Edgard Radesca / AE
Edgard Radesca / AE

Sangue latino dá aula a caça-níqueis no Caribe

Pela primeira vez sediado em Curaçao, conceituado North Sea Jazz teve como destaques Roy Hargrove, Michel Camilo, Richard Bona e Sérgio Mendes

Lucas Nobile / CURACAO, O Estado de S.Paulo

08 de setembro de 2010 | 00h00

Estabelecido há muitos anos em Roterdã, na Holanda, e um dos festivais mais conceituados da Europa, o North Sea Jazz Festival foi realizado pela primeira vez em Curaçao, no Caribe. No último fim de semana, o evento na ilha de colonização holandesa recebeu 17 mil pessoas (10 mil na sexta e 7 mil no sábado), em sua maioria turistas, deixando algumas lições a serem aprendidas para as próximas edições, já que Curaçao receberá o festival pelos próximos dois anos, com possibilidade de renovar contrato para mais duas temporadas.

Levando-se em conta que esta foi a primeira vez que a ilha do ABC caribenho (Aruba, Bonaire e Curaçao) sediou um festival de nome tão importante, a balança aponta mais acertos do que erros na contagem final. Entre os destaques, a organização do festival e a estrutura dos três palcos, com equalização de som muito bem feita. Em relação aos pontos negativos, primeiro deve-se ressaltar o alto preço dos ingressos (US$ 165 para uma noite ou US$ 300 para duas), que fez com que o festival fosse invadido basicamente por turistas e não pelos residentes da ilha.

Outro problema do evento foi o line up de artistas, também feito para agradar os ouvidos dos turistas. Em vez de ocupar os palcos com atrações locais ou latinas, a organização, para evitar prejuízos, errou feio ao escalar alguns nomes caça-níqueis e que pouco ou quase nada têm a ver com um festival que carrega em seu nome o gênero jazz.

Entre eles, Simply Red, que encerrou o festival já na madrugada do domingo; Lionel Richie, com suas love songs de motel; George Benson, que ainda tem lenha a queimar quando se preocupa apenas em desfilar a virtuose de sua guitarra em vez de fazer dancinhas desnecessárias ao som de arranjos com teclados de churrascaria; o pop brega latino do nicaraguense Luis Enrique; o show solo de Raul Midon, que nada mais fez do que cantores de barzinhos; o pastiche moderninho de John Legend; e as dispensáveis India e Giovanca.

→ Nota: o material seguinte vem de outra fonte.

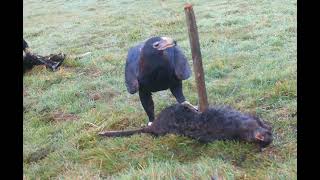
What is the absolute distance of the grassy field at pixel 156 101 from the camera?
15.6 ft

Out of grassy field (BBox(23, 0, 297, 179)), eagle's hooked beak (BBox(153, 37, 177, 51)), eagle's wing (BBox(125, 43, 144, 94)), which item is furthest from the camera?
eagle's wing (BBox(125, 43, 144, 94))

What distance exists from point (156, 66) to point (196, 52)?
444 mm

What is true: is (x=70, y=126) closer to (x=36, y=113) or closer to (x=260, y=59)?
(x=36, y=113)

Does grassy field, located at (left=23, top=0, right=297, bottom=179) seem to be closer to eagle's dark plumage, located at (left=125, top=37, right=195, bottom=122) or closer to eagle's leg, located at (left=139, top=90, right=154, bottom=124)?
eagle's leg, located at (left=139, top=90, right=154, bottom=124)

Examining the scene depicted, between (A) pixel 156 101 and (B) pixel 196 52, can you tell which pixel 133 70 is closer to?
(B) pixel 196 52

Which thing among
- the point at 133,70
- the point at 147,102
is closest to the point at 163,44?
the point at 133,70

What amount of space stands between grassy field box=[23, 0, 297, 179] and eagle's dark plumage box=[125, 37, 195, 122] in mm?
549

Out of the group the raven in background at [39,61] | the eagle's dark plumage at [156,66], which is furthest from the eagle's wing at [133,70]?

Tirando isso, o festival conseguiu ser salvo por atrações de grupos que carregam consigo o DNA da matriz africana na parte rítmica, a efervescência do veneno do sangue latino em suas composições ou a coerência com o título de batismo do festival, com artistas que se preocupam simplesmente em fazer o jazz em sua essência.

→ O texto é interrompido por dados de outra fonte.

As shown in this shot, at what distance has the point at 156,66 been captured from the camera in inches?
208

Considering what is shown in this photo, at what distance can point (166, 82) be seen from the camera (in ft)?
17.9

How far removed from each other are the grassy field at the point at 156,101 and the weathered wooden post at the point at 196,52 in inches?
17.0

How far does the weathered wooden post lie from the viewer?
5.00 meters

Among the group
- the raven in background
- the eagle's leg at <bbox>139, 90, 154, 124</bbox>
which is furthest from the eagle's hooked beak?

Nesse time, o destaque do evento foi a apresentação do excêntrico trompetista americano Roy Hargrove e seu quinteto, com nova vinda ao Brasil confirmada para o ano que vem, no Bourbon Street. Assim como Hargrove, quem também deu uma aula de jazz - apesar do atraso e das restrições tacanhas para que o público não tirasse fotos durante seu show -, foi a cantora americana Natalie Cole.

Na linha da quentura latina, quem também brilhou foi o pianista dominicano Michel Camilo com seu trio, os velhinhos cubanos do Sierra Maestra, as gratas surpresas curaçolenses, como o pianista Randal Corsen e a big band Tumbao, com os locais Igort Rivas Comas e Arnell Salsbach, o baixista e cantor camaronês Richard Bona, também confirmado para o ano que vem no festival de jazz de Paraty, e a única atração brasileira no evento, Sérgio Mendes.

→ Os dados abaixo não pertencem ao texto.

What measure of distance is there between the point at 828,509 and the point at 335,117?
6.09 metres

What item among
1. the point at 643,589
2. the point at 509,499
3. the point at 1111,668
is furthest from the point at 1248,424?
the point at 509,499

Com fácil circulação e boa sinalização entre os palcos Sam Cooke (principal), Celia e Sir Duke, uma série de banheiros químicos, grande área de alimentação, mas com preços exorbitantes, e o alto som de um palco invadindo o outro, o Curaçao North Sea Jazz Festival deixou uma agradável primeira impressão. Espera-se apenas que as próximas edições privilegiem artistas caseiros que pouco ultrapassam os limites da ilha de 175 mil habitantes.